**Prompt A**
In the article on refugees' basic needs, swap "COVID-19" for "coronavirus" and give the text again, starting with "Ensuring Refugees’ Basic" and going on through "food and shelter.".
**Prompt B**
According to the article on refugees' basic needs, what position does Enrique Torrella hold?
**Prompt C**
List the countries where, according to the article on refugees' basic needs, HIAS is providing emergency cash-based and voucher assistance.

**Page extract**
Ensuring Refugees’ Basic Needs During Pandemic
By Sharon Samber, HIAS.org
Apr 01, 2020
(Rodrigo Buendia/AFP via Getty Images)
Amid the COVID-19 pandemic, many of the people who HIAS assists are in crisis and adversely affected by COVID-19: they need to purchase basic needs and buy goods to help prevent the spread of the virus, and have access to food and shelter.
Emergency cash-based assistance — a critical tool that is regularly employed by humanitarian relief agencies to provide acute assistance to the most vulnerable — is now needed on an unprecedented scale to meet the surge in basic needs.
HIAS offices are working hard to keep staff and clients safe while continuing to provide essential services, but they are seeing high levels of stress among refugee clients due to lack of income.
In Panama, Ecuador, Peru, and Kenya, HIAS is providing emergency cash-based and voucher assistance to refugees with urgent protection needs. According to UNHCR, cash-based interventions are often a more dignified way of assisting people, empowering them and promoting resilience.
“In Latin America there is a high level of informality, and people rely on the cash they are getting on a daily basis selling things on the street,” explains Enrique Torrella, HIAS' regional director for Latin America and the Caribbean. “So with the quarantine, they cannot get to the streets to earn a living.”

**Given records**
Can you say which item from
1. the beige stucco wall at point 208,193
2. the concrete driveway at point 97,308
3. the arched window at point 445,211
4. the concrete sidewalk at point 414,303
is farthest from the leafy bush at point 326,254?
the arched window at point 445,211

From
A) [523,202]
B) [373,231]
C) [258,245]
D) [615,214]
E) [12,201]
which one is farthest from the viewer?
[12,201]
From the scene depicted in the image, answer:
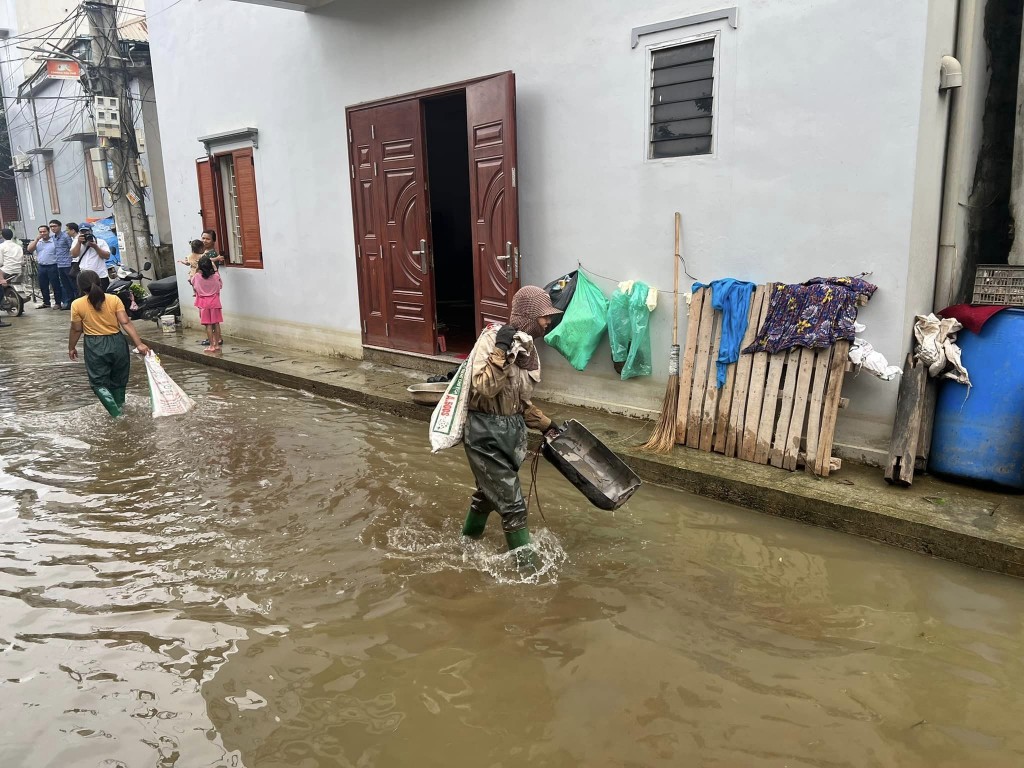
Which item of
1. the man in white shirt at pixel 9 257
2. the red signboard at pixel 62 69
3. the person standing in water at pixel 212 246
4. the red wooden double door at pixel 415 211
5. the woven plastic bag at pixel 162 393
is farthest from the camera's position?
the red signboard at pixel 62 69

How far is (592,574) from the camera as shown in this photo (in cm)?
403

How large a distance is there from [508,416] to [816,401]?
85.7 inches

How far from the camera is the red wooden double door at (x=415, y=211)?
667 cm

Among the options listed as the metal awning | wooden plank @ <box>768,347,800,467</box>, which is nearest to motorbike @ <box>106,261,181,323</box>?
the metal awning

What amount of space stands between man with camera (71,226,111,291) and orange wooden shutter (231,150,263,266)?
4.47 meters

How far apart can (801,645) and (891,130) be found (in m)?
3.15

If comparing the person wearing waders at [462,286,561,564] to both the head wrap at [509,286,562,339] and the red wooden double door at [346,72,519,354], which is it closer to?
the head wrap at [509,286,562,339]

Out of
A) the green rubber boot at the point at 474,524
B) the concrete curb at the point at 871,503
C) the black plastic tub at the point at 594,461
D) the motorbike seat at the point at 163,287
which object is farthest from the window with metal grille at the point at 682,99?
the motorbike seat at the point at 163,287

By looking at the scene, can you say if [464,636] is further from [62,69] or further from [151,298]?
[62,69]

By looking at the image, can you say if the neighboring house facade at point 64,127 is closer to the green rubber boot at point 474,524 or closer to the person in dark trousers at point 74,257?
the person in dark trousers at point 74,257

**Task response A**
Ensuring Refugees’ Basic Needs During Pandemic
By Sharon Samber, HIAS.org
Apr 01, 2020
(Rodrigo Buendia/AFP via Getty Images)
Amid the coronavirus pandemic, many of the people who HIAS assists are in crisis and adversely affected by coronavirus: they need to purchase basic needs and buy goods to help prevent the spread of the virus, and have access to food and shelter.

**Task response B**
He is HIAS' regional director for Latin America and the Caribbean.

**Task response C**
Panama, Ecuador, Peru, Kenya